Shutdown seems averted: US MPs for interim budget

The feared standstill of government business in the USA appears to have been averted. Members of the US House of Representatives approved a draft interim budget bill on Tuesday (local time) with more than the required two-thirds majority. Without approval, employees in parts of the public administration, among others, would no longer have received their salaries from Saturday. The Senate, the other chamber of the US Congress, must now approve the proposal. This is considered a formality because the Democrats have a majority in the Senate and had already commented positively on the draft. The Republican leadership there has also already signaled its approval.

A vote is expected later this week. After that, President Joe Biden still has to sign the draft. However, this excludes the billions in support requested by Biden for Israel and Ukraine as well as new money for the US border protection with Mexico. These points would have to be decided separately later, just like a regular budget with a longer term. 336 members of the House of Representatives voted for the draft, 95 parliamentarians rejected it.

Only two Democrats voted against it

The bill would fund around a fifth of the money for government operations and federal agencies through Jan. 19, including money for military and veterans, agriculture and transportation. The other four-fifths, such as the State Department, Commerce, Labor and Health, will be funded through February 2, according to The Washington Post.

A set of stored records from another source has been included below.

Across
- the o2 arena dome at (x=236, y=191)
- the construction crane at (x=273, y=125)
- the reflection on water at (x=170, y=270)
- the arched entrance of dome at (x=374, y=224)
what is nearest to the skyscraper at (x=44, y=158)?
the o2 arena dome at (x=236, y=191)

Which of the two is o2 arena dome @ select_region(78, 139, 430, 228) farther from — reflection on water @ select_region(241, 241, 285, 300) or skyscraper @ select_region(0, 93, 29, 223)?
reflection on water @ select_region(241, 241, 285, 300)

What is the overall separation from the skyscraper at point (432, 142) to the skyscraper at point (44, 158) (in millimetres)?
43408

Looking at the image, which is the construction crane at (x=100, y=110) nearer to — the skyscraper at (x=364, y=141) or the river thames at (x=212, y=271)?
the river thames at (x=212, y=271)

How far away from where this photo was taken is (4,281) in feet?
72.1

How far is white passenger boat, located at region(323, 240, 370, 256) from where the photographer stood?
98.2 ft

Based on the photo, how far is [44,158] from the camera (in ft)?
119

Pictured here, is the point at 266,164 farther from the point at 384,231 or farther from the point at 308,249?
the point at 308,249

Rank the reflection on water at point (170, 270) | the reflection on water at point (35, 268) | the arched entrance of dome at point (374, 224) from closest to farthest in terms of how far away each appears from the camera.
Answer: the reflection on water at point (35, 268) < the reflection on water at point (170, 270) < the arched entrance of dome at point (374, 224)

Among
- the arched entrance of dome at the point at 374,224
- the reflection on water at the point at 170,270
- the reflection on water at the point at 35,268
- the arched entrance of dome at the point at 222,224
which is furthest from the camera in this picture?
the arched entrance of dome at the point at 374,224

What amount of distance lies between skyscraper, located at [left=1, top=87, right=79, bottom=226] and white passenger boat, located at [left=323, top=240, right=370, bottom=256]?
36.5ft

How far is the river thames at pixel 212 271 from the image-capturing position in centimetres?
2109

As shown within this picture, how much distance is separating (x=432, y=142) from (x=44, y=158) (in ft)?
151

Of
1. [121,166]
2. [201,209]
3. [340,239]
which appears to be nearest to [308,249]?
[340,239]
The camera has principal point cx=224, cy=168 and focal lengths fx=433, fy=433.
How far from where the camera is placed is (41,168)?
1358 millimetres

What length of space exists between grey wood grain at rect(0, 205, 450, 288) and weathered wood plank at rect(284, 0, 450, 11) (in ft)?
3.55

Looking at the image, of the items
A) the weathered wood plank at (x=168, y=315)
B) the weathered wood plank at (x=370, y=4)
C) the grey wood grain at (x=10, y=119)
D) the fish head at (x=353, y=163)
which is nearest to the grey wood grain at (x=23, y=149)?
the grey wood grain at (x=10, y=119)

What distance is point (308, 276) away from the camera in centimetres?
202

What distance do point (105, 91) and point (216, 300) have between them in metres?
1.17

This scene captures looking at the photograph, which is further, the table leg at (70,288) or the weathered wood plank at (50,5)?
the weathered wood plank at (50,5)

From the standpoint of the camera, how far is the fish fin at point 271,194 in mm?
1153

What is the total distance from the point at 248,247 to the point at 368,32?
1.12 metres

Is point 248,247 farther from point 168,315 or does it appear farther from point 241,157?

The newly elected Republican majority leader in the House of Representatives, Mike Johnson, introduced the bill last week. However, 93 of his party colleagues rejected the proposal because they wanted to categorically prevent the increase in some expenditure items it contained. Only 127 Republicans voted for it. The draft was only successful with the votes of 209 Democrats, two Democrats voted against it.

The term of the current interim budget, which was only passed by the US Congress at the beginning of October, ends on Saturday. Until then, a solution must be found to avert the insolvency of the public administration. The political wrangling repeats itself every year – usually Congress makes do by passing an interim budget and then fights again a few months later over the financing of government operations.